How do virtual destructors work?

Question

I am using gcc. I am aware how the virtual destructors solve the problem when we destroy a derived class object pointed by a base class pointer. I want to know how do they work?

class A
{
      public:
      A(){cout<<"A constructor"<<endl;}
     ~A(){cout<<"A destructor"<<endl;}

};

class B:public A
{
      public:
      B(){cout<<"B constructor"<<endl;}
      ~B(){cout<<"B destructor"<<endl;}
};       

int main()
{
  A * a = new B();
  delete a;    
  getch();
  return 0;   
} 

When I change A's destructor to a virtual function, the problem is solved. What is the inner working for this. Why do I make A's destructor virtual. I want to know what happens to the vtable of A and B?

Answer 1

Virtual destructor is just a virtual function, so it adheres to the same rules.

When you call delete a, a destructor is implicitly called. If the destructor is not virtual, you get called a->~A(), because it's called as every other non-virtual function.

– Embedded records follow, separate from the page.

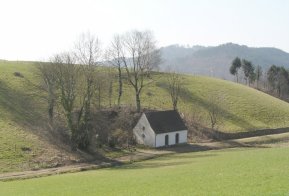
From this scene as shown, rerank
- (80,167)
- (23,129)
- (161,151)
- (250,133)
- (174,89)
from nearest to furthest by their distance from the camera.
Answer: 1. (80,167)
2. (23,129)
3. (161,151)
4. (250,133)
5. (174,89)

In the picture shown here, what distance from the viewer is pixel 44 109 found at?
2911 inches

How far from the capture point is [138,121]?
7162 centimetres

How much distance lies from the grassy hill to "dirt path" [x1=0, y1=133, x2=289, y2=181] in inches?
134

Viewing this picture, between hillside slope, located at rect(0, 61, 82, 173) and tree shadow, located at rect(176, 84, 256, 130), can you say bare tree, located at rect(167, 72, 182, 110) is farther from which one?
hillside slope, located at rect(0, 61, 82, 173)

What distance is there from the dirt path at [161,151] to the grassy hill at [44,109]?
11.2 feet

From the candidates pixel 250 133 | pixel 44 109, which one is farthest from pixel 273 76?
pixel 44 109

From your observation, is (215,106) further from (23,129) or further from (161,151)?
(23,129)

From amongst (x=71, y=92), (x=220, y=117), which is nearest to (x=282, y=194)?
(x=71, y=92)

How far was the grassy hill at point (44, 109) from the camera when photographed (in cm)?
5603

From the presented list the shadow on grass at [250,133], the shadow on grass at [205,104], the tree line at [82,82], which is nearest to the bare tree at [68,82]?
the tree line at [82,82]

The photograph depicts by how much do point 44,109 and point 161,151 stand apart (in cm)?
2238

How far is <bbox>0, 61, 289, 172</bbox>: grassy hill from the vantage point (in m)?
56.0

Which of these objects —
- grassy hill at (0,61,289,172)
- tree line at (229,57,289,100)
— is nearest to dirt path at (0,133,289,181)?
grassy hill at (0,61,289,172)

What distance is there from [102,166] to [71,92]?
46.0 feet
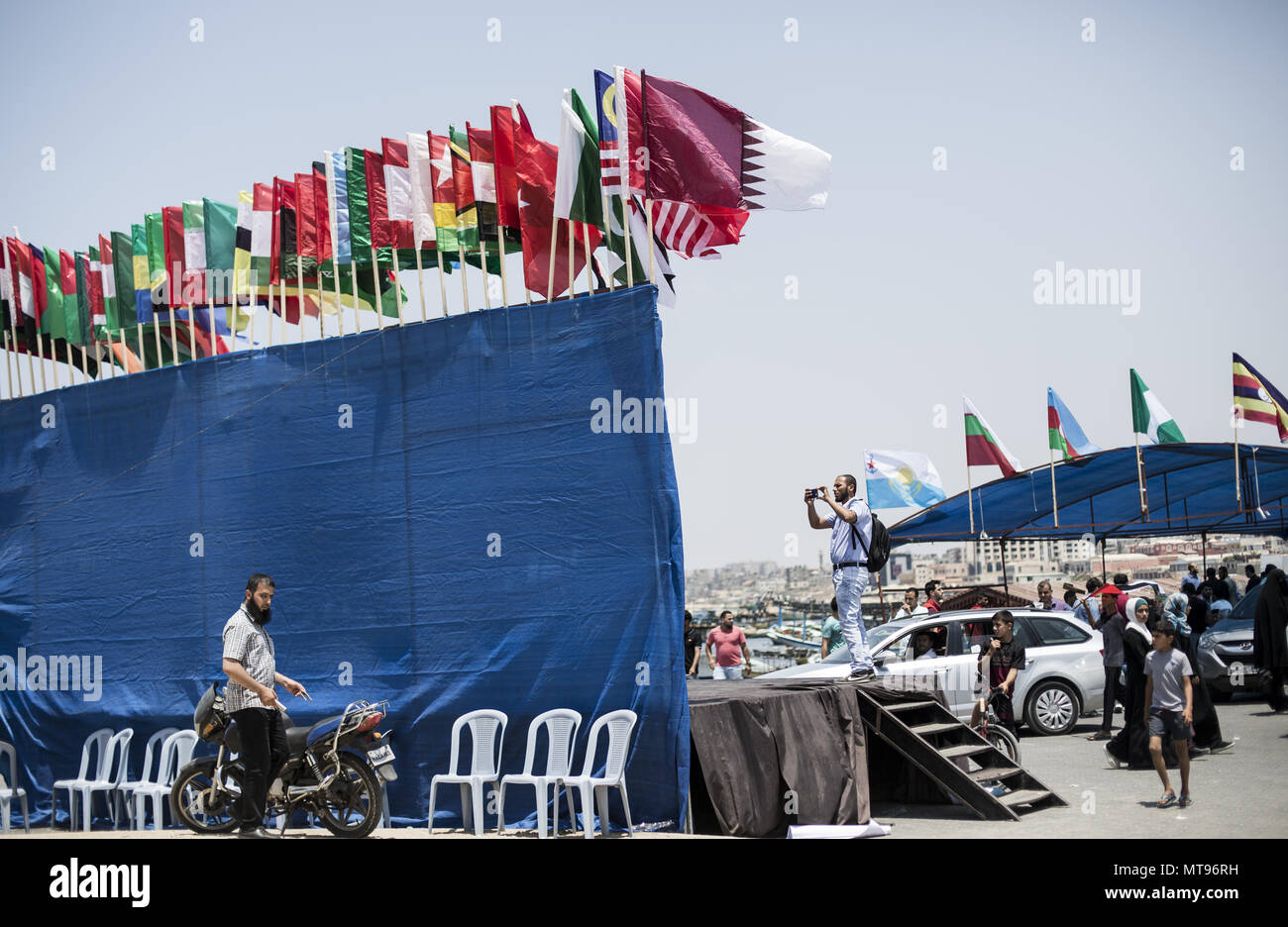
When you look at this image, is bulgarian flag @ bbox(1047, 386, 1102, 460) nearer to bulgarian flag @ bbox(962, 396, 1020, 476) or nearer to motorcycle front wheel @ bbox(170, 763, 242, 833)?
bulgarian flag @ bbox(962, 396, 1020, 476)

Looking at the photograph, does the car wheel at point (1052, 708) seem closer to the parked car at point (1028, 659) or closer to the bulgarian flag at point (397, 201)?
the parked car at point (1028, 659)

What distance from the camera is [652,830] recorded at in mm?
8805

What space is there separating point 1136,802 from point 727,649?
266 inches

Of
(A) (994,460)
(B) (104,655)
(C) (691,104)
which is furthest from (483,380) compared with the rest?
(A) (994,460)

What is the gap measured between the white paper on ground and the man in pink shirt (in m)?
6.88

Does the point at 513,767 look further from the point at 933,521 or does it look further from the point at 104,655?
the point at 933,521

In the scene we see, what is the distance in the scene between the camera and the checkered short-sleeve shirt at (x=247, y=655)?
8469mm

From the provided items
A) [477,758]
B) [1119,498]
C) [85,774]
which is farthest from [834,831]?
[1119,498]

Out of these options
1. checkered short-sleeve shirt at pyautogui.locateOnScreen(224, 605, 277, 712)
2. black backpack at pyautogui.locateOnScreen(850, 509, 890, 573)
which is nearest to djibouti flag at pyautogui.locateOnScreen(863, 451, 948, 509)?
black backpack at pyautogui.locateOnScreen(850, 509, 890, 573)

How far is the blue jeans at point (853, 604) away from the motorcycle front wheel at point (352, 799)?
4094mm

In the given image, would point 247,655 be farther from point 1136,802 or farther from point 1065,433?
point 1065,433

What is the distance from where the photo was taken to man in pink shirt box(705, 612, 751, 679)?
16.0 m

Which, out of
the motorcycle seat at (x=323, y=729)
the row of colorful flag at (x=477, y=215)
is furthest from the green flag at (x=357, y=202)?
the motorcycle seat at (x=323, y=729)
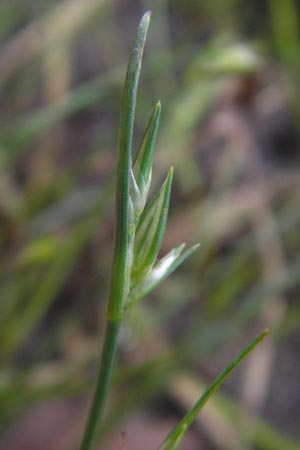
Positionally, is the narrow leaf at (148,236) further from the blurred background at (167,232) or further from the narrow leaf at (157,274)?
the blurred background at (167,232)

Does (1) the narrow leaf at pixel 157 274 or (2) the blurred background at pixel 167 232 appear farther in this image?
(2) the blurred background at pixel 167 232

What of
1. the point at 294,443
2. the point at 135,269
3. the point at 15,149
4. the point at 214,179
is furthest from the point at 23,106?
the point at 135,269

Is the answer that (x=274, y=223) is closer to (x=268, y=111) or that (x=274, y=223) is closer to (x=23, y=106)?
(x=268, y=111)

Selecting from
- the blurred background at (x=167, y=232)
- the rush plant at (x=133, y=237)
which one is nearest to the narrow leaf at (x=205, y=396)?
the rush plant at (x=133, y=237)

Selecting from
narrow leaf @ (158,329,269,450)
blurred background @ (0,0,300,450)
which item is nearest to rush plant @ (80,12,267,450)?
narrow leaf @ (158,329,269,450)

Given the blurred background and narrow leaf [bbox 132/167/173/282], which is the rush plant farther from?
the blurred background

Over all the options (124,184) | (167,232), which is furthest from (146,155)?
Result: (167,232)
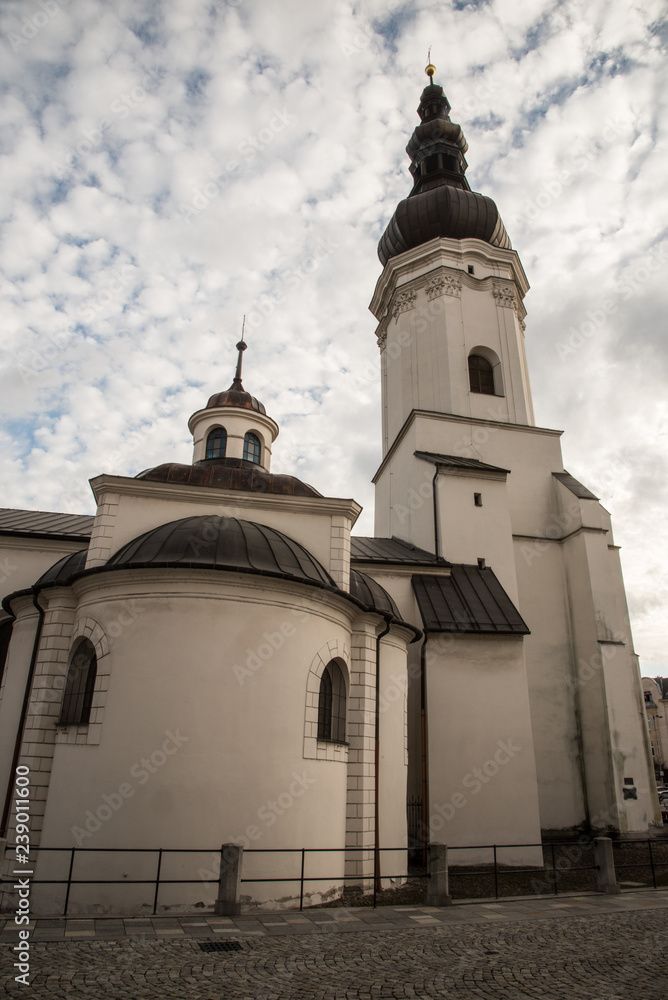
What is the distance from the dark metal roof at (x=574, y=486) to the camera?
69.4ft

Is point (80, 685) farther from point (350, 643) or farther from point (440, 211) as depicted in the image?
point (440, 211)

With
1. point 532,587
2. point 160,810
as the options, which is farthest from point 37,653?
point 532,587

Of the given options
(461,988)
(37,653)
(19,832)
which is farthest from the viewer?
(37,653)

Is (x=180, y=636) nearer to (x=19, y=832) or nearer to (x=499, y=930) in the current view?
(x=19, y=832)

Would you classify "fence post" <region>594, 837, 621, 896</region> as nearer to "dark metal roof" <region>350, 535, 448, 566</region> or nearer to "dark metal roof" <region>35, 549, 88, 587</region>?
"dark metal roof" <region>350, 535, 448, 566</region>

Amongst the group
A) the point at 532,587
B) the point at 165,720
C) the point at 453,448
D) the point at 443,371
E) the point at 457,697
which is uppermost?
the point at 443,371

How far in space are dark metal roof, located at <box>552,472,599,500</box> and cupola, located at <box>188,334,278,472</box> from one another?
32.8 ft

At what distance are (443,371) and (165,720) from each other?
16718 mm

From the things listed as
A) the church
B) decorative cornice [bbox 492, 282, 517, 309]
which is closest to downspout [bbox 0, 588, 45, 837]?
the church

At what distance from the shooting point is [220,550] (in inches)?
459

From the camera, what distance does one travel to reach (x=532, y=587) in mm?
20375

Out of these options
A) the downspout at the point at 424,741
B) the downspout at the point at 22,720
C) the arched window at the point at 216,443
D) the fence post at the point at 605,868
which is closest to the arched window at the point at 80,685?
the downspout at the point at 22,720

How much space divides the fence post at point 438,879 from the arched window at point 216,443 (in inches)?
486

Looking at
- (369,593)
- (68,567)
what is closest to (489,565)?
(369,593)
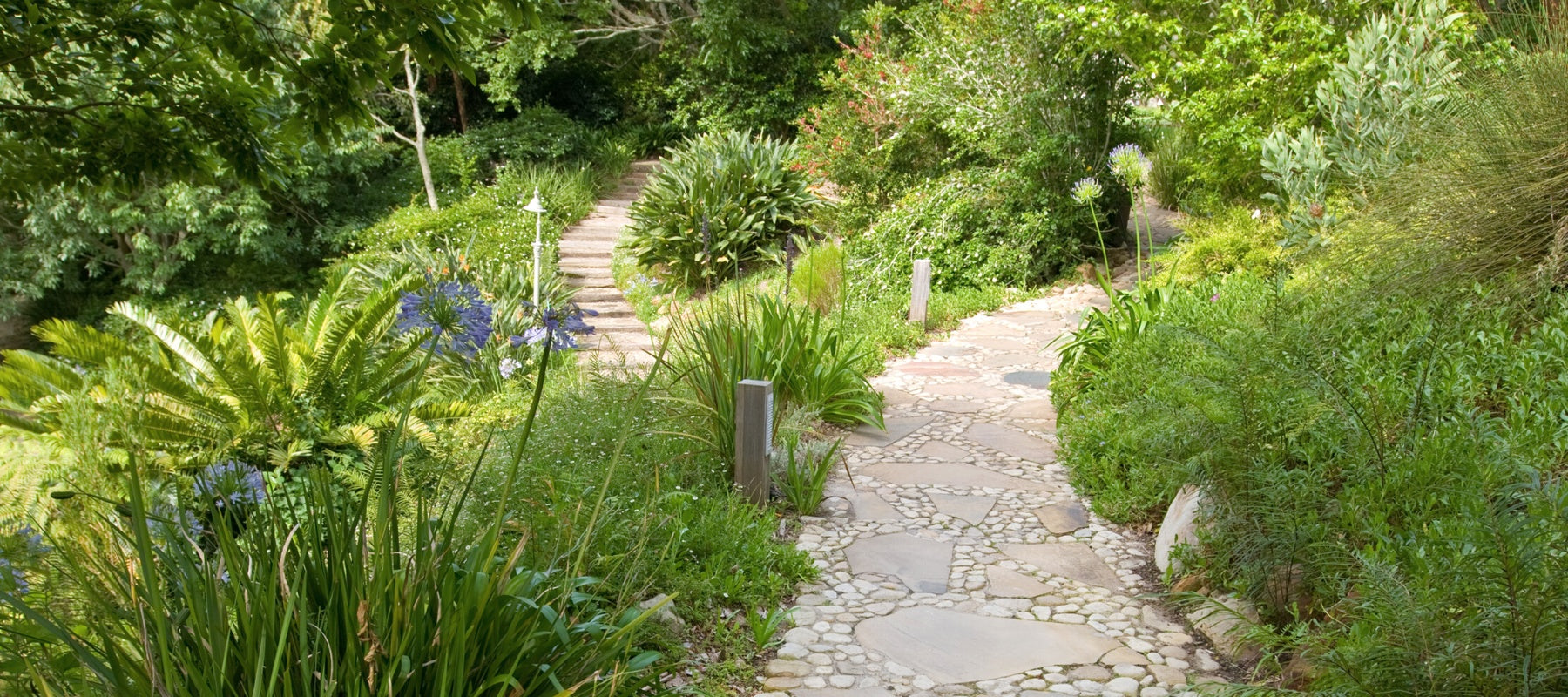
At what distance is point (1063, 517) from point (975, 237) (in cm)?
629

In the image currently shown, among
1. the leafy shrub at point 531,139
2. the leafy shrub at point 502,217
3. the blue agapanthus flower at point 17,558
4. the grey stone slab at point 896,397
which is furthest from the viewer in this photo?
the leafy shrub at point 531,139

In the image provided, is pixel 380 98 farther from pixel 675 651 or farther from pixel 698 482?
pixel 675 651

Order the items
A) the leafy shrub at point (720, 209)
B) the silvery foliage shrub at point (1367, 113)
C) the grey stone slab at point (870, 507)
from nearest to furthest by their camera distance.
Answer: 1. the grey stone slab at point (870, 507)
2. the silvery foliage shrub at point (1367, 113)
3. the leafy shrub at point (720, 209)

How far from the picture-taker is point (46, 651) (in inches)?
67.5

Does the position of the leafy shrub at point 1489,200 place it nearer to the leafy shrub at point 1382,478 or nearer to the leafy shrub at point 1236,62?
the leafy shrub at point 1382,478

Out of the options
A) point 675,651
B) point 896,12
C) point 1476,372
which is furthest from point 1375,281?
point 896,12

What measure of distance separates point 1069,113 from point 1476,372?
7261 mm

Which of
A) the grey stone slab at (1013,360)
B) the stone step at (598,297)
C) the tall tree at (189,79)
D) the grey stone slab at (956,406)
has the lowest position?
the grey stone slab at (956,406)

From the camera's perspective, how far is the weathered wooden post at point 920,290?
8.43 metres

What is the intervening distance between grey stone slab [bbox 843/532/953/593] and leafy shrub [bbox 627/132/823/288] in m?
6.60

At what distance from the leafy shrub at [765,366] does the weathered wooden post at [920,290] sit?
8.28 ft

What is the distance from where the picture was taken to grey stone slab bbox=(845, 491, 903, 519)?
436 centimetres

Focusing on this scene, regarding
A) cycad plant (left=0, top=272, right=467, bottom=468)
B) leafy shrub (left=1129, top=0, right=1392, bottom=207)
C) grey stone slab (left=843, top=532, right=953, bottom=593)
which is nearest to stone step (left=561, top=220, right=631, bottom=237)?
leafy shrub (left=1129, top=0, right=1392, bottom=207)

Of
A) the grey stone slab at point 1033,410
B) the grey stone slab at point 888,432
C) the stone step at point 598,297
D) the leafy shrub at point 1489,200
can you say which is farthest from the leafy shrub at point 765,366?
the stone step at point 598,297
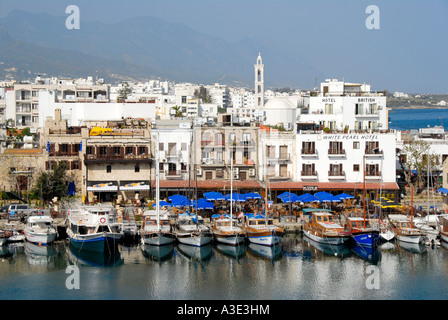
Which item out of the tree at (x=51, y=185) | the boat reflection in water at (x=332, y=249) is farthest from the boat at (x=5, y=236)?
the boat reflection in water at (x=332, y=249)

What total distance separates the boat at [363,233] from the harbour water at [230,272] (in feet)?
2.18

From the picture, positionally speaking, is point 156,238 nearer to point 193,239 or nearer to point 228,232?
point 193,239

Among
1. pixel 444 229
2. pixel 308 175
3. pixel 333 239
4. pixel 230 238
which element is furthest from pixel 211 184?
pixel 444 229

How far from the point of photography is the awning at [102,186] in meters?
55.7

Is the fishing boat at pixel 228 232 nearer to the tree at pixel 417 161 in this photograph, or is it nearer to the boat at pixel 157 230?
the boat at pixel 157 230

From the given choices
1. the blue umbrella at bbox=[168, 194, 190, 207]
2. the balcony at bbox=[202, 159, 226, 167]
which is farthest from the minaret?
the blue umbrella at bbox=[168, 194, 190, 207]

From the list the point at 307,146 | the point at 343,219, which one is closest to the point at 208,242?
the point at 343,219

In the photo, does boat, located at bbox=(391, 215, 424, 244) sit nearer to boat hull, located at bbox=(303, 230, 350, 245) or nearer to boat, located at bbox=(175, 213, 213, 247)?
boat hull, located at bbox=(303, 230, 350, 245)

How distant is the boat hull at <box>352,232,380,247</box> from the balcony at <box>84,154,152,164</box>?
19.8 m

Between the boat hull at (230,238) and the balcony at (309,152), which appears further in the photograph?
the balcony at (309,152)

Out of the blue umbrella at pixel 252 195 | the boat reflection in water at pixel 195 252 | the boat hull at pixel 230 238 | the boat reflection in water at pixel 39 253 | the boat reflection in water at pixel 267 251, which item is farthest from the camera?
the blue umbrella at pixel 252 195

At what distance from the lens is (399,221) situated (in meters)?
47.2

However if the destructor is virtual, you get ~B() called, as expected: the destructor function is virtual, so what gets called is the destructor of derived class, not base class.

Edit:
Note that the destructor of the base class will be called implicitly after the destructor of the derived class finishes. This is a difference to the usual virtual functions.

Answer 2

The key thing you need to know is that not using a virtual destructor in the above code is undefined behavior and that's not what you want. Virtual destructors are like any other virtual functions - when you call delete the program will decide what destructor to call right in runtime and that solves your problem.